Re: [QUESTION] Why no auto labels?

Robert Bradshaw via dev Thu, 05 Oct 2023 09:33:29 -0700

Huh. This used to be a hard error in Java, but I guess it's togglable
with an option now. We should probably add the option to toggle Python too.
(Unclear what the default should be, but this probably ties into
re-thinking how pipeline update should work.)


On Thu, Oct 5, 2023 at 4:58 AM Joey Tran <[email protected]> wrote:

> Makes sense that the requirement is the same, but is the label
> auto-generation behavior the same? I modified the BeamJava
> wordcount example[1] to do the regex filter twice in a row, and unlike the
> BeamPython example I posted before, it just warns instead of throwing an
> exception.
>
> Tangentially, is it expected that the Beam playground examples don't have
> a way to see the outputs of a run example? I have a vague memory that there
> used to be a way to navigate to an output file after it's generated but not
> sure if I just dreamt that up. Playing with the examples, I wasn't positive
> if my runs were actually succeeding or not based on the stdout alone.
>
> [1] https://play.beam.apache.org/?sdk=java&shared=mI7WUeje_r2
> <https://play.beam.apache.org/?sdk=java&shared=mI7WUeje_r2>
> [2] https://play.beam.apache.org/?sdk=python&shared=hIrm7jvCamW
>
> On Wed, Oct 4, 2023 at 12:16 PM Robert Bradshaw via user <
> [email protected]> wrote:
>
>> BeamJava and BeamPython have the exact same behavior: transform names
>> within must be distinct [1]. This is because we do not necessarily know at
>> pipeline construction time if the pipeline will be streaming or batch, or
>> if it will be updated in the future, so the decision was made to impose
>> this restriction up front. Both will auto-generate a name for you if one is
>> not given, but will do so deterministically (not depending on some global
>> context) to avoid potential update problems.

* **Data segment**:

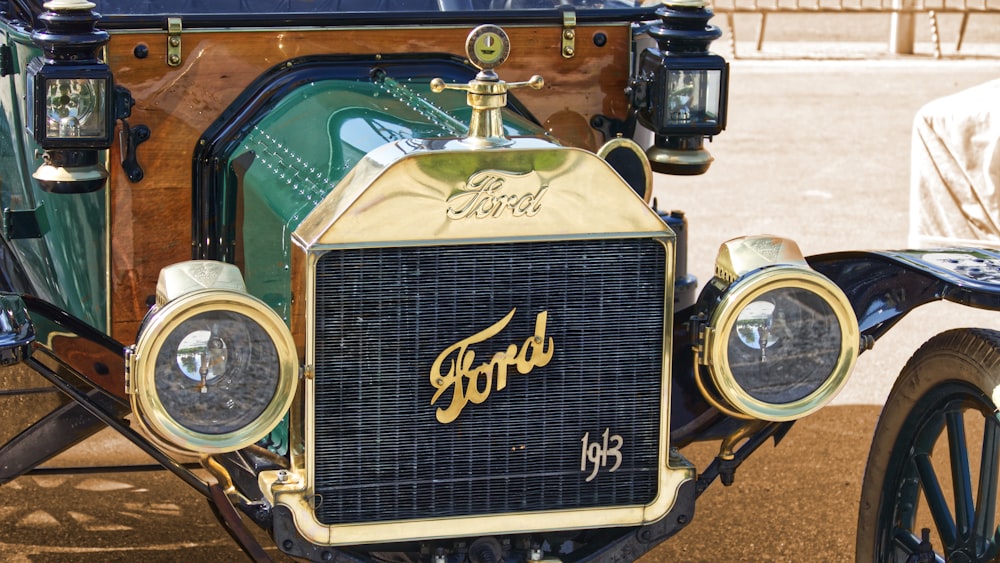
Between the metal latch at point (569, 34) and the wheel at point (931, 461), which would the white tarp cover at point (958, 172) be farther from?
the wheel at point (931, 461)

* **Short exercise**:
In the mailing-list thread on auto labels, what happened when the BeamJava wordcount example was modified to run the regex filter twice in a row?

* **Output for this exercise**:
It only warned instead of throwing an exception.